## Text segment
_ _ _

Ideas for Distance Learning

Nine weeks ago, the teachers of Ontario were asked to do something most of us couldn’t have conceived of when the school year began. We rose to the challenge and in under two weeks we started to deliver distance learning to the homes of the students of Ontario. We did all of this while our own children cried in our arms, our puppies jumped on us, our computers and internet failed constantly and we became the sole earner in our home as our partners lost their jobs. I often am amazed at the skills the teachers of Ontario collectively possess but this was unbelievable. Teachers pulled together to meet their students needs so fast and 9 weeks later we are still sitting at our computer screens for hours at a time to continue this important work.

I teach a class of students with Developmental Disabilities which has made distance learning difficult since they have a limited ability to read or write and incredibly complex learning needs. It has taken a large amount of creativity and unconventional ideas to attempt to meet their needs. I ended up doing a mixture of weekly assignments, online platforms, postal mail and live synchronous learning to try to reach out to every one of my students.

(Just a note about synchronous learning… I used my professional judgement that live synchronous learning would meet the needs of my particular students because of their learning profile and emotional needs. However, live synchronous learning comes with a lot of challenges and pitfalls. I have been very cautious in introducing it to my students and have had at least one TA join me for every session. My team gathered online and spoke at length about parameters and rules for synchronous learning before we started and I have worked with parents to ensure that professional boundaries are maintained. I know that the teachers of Ontario will make the right decision about what kind of synchronous learning will best meet the needs of their students using their professional judgement.)

With four weeks left, I’m sure the energy level is starting to fade for many of our students. Keeping them engaged and excited about learning online is getting tougher and tougher every day. Today I want to share some ideas that I have come up with over the last nine weeks in the hopes that one idea can give you something for your students to do over the next four weeks to keep them going. These are ideas to do with your students if you are meeting with them on Google Meet, Teams or another form of teleconferencing service.

For my students with special needs, the goal for all of these activities was to have students actively engaged in communication with me and their classmates. The activities also focused on social skills such as taking turns, working with others and having patience.

  • Who is it? I took pictures I had of my students and zoomed in on one part of the picture such as an eyeball or running shoe. It became a guessing game of who they thought the picture was of. This game allowed my students to express how much they missed their friends and to celebrate their awesome classmates.

_ _ _

## Records from a collection
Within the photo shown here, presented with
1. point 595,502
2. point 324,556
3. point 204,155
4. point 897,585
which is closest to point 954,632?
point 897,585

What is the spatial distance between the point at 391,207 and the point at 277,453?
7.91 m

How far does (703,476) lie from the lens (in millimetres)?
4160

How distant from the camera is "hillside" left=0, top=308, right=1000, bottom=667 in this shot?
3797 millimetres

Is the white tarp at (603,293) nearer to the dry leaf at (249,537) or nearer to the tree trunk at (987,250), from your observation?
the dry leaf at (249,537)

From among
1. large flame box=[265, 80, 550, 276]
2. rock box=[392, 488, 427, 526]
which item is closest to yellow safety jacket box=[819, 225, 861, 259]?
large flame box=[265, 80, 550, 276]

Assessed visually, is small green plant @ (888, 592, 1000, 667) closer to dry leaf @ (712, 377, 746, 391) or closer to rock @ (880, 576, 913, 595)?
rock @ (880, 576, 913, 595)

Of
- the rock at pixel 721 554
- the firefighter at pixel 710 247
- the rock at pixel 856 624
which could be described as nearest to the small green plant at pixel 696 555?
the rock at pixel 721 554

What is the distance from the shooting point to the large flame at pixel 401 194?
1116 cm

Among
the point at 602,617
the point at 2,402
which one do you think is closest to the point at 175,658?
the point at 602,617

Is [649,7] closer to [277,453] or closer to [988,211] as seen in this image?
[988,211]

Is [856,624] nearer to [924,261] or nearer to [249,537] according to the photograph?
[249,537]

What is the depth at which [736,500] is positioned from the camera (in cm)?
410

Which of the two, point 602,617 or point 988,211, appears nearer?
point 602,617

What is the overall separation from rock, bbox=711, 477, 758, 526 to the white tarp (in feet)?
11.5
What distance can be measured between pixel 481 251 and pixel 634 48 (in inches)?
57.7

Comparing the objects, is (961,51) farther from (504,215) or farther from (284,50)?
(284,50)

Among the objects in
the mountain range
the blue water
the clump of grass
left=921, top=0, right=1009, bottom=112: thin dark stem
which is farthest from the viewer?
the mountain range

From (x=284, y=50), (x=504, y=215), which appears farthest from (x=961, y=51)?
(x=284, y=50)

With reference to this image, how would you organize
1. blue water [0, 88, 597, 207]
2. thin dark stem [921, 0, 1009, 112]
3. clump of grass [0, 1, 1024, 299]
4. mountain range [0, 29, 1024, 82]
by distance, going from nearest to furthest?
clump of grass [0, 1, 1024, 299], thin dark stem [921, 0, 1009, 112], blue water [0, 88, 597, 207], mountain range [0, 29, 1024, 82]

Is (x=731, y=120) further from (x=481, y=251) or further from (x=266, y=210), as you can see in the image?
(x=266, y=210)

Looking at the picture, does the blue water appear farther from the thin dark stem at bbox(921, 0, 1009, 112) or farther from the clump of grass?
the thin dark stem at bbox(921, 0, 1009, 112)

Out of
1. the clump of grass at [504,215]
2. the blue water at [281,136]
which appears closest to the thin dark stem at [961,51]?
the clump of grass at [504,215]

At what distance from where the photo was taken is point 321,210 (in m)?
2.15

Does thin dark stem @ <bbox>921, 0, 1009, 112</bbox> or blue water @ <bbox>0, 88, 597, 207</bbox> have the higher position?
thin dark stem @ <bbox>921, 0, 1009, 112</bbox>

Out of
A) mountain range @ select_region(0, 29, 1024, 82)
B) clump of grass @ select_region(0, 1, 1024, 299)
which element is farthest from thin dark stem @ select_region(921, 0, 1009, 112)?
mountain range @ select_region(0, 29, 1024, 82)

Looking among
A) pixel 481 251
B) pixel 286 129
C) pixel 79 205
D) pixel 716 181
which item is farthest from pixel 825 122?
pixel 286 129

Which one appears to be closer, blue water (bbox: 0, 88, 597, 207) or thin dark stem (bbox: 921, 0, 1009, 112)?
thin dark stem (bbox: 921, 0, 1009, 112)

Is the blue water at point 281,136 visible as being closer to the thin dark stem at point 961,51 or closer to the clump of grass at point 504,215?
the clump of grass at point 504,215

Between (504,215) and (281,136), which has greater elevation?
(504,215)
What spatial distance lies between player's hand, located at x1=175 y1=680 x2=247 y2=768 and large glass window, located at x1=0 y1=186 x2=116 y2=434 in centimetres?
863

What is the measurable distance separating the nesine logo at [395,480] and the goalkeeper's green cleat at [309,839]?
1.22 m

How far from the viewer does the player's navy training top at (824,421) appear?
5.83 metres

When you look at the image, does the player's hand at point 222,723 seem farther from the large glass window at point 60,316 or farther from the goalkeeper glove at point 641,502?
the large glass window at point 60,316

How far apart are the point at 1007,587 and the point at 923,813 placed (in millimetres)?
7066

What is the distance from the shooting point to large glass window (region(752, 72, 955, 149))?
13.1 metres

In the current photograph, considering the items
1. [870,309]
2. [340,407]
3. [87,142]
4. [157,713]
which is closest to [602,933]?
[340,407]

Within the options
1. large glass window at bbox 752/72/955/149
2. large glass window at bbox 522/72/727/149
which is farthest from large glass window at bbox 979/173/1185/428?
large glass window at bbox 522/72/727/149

_ _ _

## Complete the following
1. From the distance learning post, render this sentence in Spanish: "Keeping them engaged and excited about learning online is getting tougher and tougher every day."
2. Output the rows running from the line that holds "In the current" through the last of the rows, inclusive.

## The answers
1. Mantenerlos interesados y entusiasmados con el aprendizaje en línea resulta cada día más difícil.

2.
In the current photograph, considering the items
1. [870,309]
2. [340,407]
3. [87,142]
4. [157,713]
which is closest to [602,933]?
[340,407]

Within the options
1. large glass window at bbox 752/72/955/149
2. large glass window at bbox 522/72/727/149
which is farthest from large glass window at bbox 979/173/1185/428?
large glass window at bbox 522/72/727/149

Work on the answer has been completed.